Text segment
* START *

In 2013, the French Minister of Industry expressed the desire of the French Government to take new measures designed to protect French companies against hostile takeover bids. Measures focus on the fight against creeping takeovers, the development of long-term shareholder equity and the softening of the conditions governing the issuance of so-called "poison pills." The bill called "Proposal aimed at reconquering the real economy" (“Loi visant à reconquérir l’économie réelle”) was published in the French Register (“Journal Officiel”) on April 1, 2014.

10. Competition from State-Owned Enterprises

The French Government has shareholdings in 72 companies (listed at: http://www.economie.gouv.fr/agence-participations-etat). SOEs dominate common carrier transportation (rail, bus, air) and are active in energy, defense, and the media.

The French Government maintains stakes in Aéroports de Paris (50.63%), Air France KLM (15.88%), Areva (14.33%), CNP Assurances (1.1%), Airbus Group (EADS) (12%), EDF (84.44%), Orange (a direct 13.45% stake and a 13.5% stake through BPI France), GDF-Suez (36.74%), PSA (14%), Renault (15.01%), Safran (27.1%), and Thalès (27.08%), and in unlisted companies including SNCF (rail), RATP (public transport), CDC and La Banque Postale (banks). The government also has majority and minority stakes in small firms in a variety of sectors.

Guidelines on Corporate Governance of SOEs Companies owned or controlled by the state behave largely like other companies in France and are subject to the same laws and tax code. The Boards of SOEs operate according to accepted French corporate governance principles as set out in the (private sector) AFEP-MEDEF Code of Corporate Governance. SOEs are required by law to publish an annual report, and the French Court of Audit conducts financial audits on all entities in which the state holds a majority interest. The French Government appoints representatives to the Boards of Directors of all companies in which it holds significant numbers of shares, and manages its portfolio through a special unit attached to the Economics Ministry, the shareholding agency APE (“Agence de Participations de l’Etat”). In its 2013 annual report, the APE highlighted the government’s new strategy to keep a “sufficient level of control in strategically important companies” while scaling back its shareholdings in traditional industrial sectors to invest in growth companies “in key sectors for economic growth.” The sale of some of its stakes (e.g., in jet engine firm Safran, aerospace conglomerate EADS/Airbus Group and Aéroports de Paris) illustrated that strategy, generating €1.9billion ($2.63 billion) in public funds, and enabling the government to invest in its Public Investment Bank (BPI). The BPI has begun acquiring minority stakes in companies, for shorter periods than is generally the case for the government, to promote regional growth, support innovation, and help finance environmental technologies and industries of the future.

Sovereign Wealth Funds France has no sovereign wealth fund (SWF) per se, but does operate funds with similar intent. The Strategic Investment Funds (“Fonds Strategique d’Investissement - FSI”) was created in 2008. It was owned by the government and the state-owned Caisse des Depots et Consignations (CDC). In 2012, FSI was merged with OSEO (involved in financial support to small businesses) and CDC Entreprises to form the Public Investment Bank (“Banque Publique d’Investissement –BPI). BPI France’s role is to support small and-medium term enterprises (SMEs), larger enterprises (“Entreprises de Taille Intermedaire”) and innovating businesses. The government strategy is defined at national level and aims to fit with local strategies. BPIexport was created in 2013 as part of an initiative to encourage SMEs to export. All investment made by BPIFrance is domestic. BPIFrance may hold direct stakes in companies, hold indirect stakes via generalist or sectorial funds, venture capital, development or transfer capital. It has taken minority stakes in firms and 250 investment funds, including 90 local investment funds that invest in businesses.

* END *

Problems to solve
**a.** Return the French state ownership passage word for word, beginning at the words "The French Government has" and stopping after "and the media.".
**b.** Name every entity that the French state ownership passage says was merged in 2012 to form the Public Investment Bank.
**c.** Extend the French state ownership passage with new sentences that follow on from its last sentence.

Excerpts of labeled region data:
* START *

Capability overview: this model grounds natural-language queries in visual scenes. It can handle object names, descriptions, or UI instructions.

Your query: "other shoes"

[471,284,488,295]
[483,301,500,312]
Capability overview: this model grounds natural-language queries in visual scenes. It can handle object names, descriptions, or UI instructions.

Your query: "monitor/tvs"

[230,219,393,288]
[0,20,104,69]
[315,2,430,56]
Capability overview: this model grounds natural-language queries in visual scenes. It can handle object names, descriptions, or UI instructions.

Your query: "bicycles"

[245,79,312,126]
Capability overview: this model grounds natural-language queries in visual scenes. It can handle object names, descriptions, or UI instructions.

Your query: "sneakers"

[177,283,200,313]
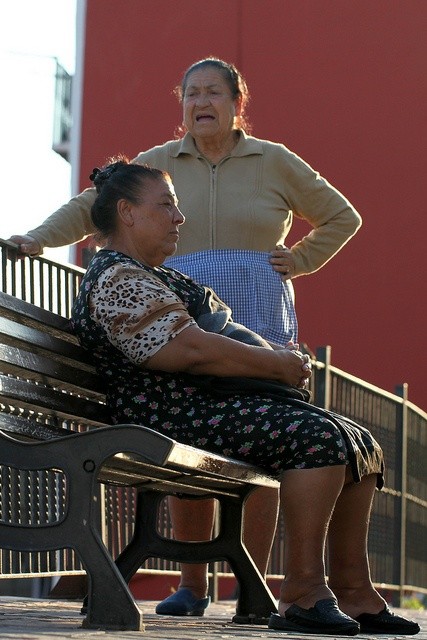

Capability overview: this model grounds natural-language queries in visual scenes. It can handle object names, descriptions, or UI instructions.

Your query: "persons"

[1,58,364,617]
[71,154,420,636]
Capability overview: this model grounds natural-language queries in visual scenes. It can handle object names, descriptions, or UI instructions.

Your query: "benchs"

[0,291,280,631]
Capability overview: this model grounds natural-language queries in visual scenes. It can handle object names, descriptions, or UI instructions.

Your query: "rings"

[286,266,289,273]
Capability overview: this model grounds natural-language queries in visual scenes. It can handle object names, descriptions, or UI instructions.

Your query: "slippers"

[268,598,360,635]
[156,587,208,615]
[353,604,420,635]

* END *

Expected answers
**a.**
The French Government has shareholdings in 72 companies (listed at: http://www.economie.gouv.fr/agence-participations-etat). SOEs dominate common carrier transportation (rail, bus, air) and are active in energy, defense, and the media.

**b.**
- The Strategic Investment Funds (FSI)
- OSEO
- CDC Entreprises

**c.**
11. Corporate Social Responsibility

Guidelines for Multinational Enterprises France has been a long-time advocate of Corporate Social Responsibility principles both internationally and domestically and there is an exceptionally high degree of awareness of CSR among both producers and consumers. France has played an active role in negotiating the ISO 26000 standard (2010), the International Finance Corporation Performance Standards (revised 2010), the OECD Guidelines for Multinational Enterprises (revised in 2011), and the UN Guiding Principles on Business and Human Rights (2011). France was one of the first European countries to support the Extractive Industries Transparency Initiative (EITI) launched at the Evian G7 Summit in 2003 although it has not yet implemented it. In June 2012, France, together with Brazil, Denmark and South Africa, launched the Group of Friends of Paragraph 47 of the Rio +20 outcome document on sustainable development, which seeks to promote greater transparency through corporate social and sustainability reporting.

Since 2012, all large companies in France are required to publish an annual report on CSR activities.

12. Political Violence

France is a politically stable country and political violence is relatively uncommon. Occasionally, large demonstrations and protests occur (sometimes organized to occur simultaneously in multiple French cities), and they sometimes (though rarely) lead to violence.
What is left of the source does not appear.